REQUIRED ACTION>
Here are some records. Repeat them all exactly.

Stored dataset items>
┌──
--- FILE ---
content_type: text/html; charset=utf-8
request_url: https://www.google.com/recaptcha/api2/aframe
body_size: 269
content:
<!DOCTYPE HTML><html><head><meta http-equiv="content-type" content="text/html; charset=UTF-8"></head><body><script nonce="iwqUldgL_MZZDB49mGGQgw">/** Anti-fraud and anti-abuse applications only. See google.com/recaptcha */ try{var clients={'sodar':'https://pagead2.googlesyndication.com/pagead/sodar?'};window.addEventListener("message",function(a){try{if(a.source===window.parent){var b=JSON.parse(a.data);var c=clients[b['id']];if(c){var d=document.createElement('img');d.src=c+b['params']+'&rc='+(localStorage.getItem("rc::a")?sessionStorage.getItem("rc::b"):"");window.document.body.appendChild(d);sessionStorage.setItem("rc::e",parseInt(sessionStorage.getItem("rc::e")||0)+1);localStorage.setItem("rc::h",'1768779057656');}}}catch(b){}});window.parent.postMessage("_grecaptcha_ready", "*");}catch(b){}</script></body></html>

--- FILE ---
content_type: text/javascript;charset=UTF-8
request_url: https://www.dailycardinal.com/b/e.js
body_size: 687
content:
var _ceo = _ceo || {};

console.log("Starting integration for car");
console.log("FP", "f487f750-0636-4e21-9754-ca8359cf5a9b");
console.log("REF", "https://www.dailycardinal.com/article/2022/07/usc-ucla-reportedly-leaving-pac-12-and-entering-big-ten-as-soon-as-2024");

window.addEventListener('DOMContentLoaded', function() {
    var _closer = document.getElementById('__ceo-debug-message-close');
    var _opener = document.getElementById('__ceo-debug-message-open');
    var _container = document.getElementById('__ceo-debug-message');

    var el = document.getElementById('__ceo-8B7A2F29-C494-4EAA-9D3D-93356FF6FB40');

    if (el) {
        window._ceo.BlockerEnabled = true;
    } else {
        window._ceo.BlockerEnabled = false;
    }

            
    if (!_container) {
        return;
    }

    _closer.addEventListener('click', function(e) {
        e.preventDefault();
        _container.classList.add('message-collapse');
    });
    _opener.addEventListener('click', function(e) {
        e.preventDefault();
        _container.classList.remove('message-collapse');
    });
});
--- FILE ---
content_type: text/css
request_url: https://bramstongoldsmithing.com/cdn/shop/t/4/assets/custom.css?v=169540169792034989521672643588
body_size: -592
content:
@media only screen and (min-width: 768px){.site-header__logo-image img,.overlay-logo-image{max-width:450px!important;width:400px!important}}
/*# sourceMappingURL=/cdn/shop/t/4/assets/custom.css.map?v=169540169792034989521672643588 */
└──
EXERCISE ANSWER>
--- FILE ---
content_type: text/html; charset=utf-8
request_url: https://www.google.com/recaptcha/api2/aframe
body_size: 269
content:
<!DOCTYPE HTML><html><head><meta http-equiv="content-type" content="text/html; charset=UTF-8"></head><body><script nonce="iwqUldgL_MZZDB49mGGQgw">/** Anti-fraud and anti-abuse applications only. See google.com/recaptcha */ try{var clients={'sodar':'https://pagead2.googlesyndication.com/pagead/sodar?'};window.addEventListener("message",function(a){try{if(a.source===window.parent){var b=JSON.parse(a.data);var c=clients[b['id']];if(c){var d=document.createElement('img');d.src=c+b['params']+'&rc='+(localStorage.getItem("rc::a")?sessionStorage.getItem("rc::b"):"");window.document.body.appendChild(d);sessionStorage.setItem("rc::e",parseInt(sessionStorage.getItem("rc::e")||0)+1);localStorage.setItem("rc::h",'1768779057656');}}}catch(b){}});window.parent.postMessage("_grecaptcha_ready", "*");}catch(b){}</script></body></html>

--- FILE ---
content_type: text/javascript;charset=UTF-8
request_url: https://www.dailycardinal.com/b/e.js
body_size: 687
content:
var _ceo = _ceo || {};

console.log("Starting integration for car");
console.log("FP", "f487f750-0636-4e21-9754-ca8359cf5a9b");
console.log("REF", "https://www.dailycardinal.com/article/2022/07/usc-ucla-reportedly-leaving-pac-12-and-entering-big-ten-as-soon-as-2024");

window.addEventListener('DOMContentLoaded', function() {
    var _closer = document.getElementById('__ceo-debug-message-close');
    var _opener = document.getElementById('__ceo-debug-message-open');
    var _container = document.getElementById('__ceo-debug-message');

    var el = document.getElementById('__ceo-8B7A2F29-C494-4EAA-9D3D-93356FF6FB40');

    if (el) {
        window._ceo.BlockerEnabled = true;
    } else {
        window._ceo.BlockerEnabled = false;
    }

            
    if (!_container) {
        return;
    }

    _closer.addEventListener('click', function(e) {
        e.preventDefault();
        _container.classList.add('message-collapse');
    });
    _opener.addEventListener('click', function(e) {
        e.preventDefault();
        _container.classList.remove('message-collapse');
    });
});
--- FILE ---
content_type: text/css
request_url: https://bramstongoldsmithing.com/cdn/shop/t/4/assets/custom.css?v=169540169792034989521672643588
body_size: -592
content:
@media only screen and (min-width: 768px){.site-header__logo-image img,.overlay-logo-image{max-width:450px!important;width:400px!important}}
/*# sourceMappingURL=/cdn/shop/t/4/assets/custom.css.map?v=169540169792034989521672643588 */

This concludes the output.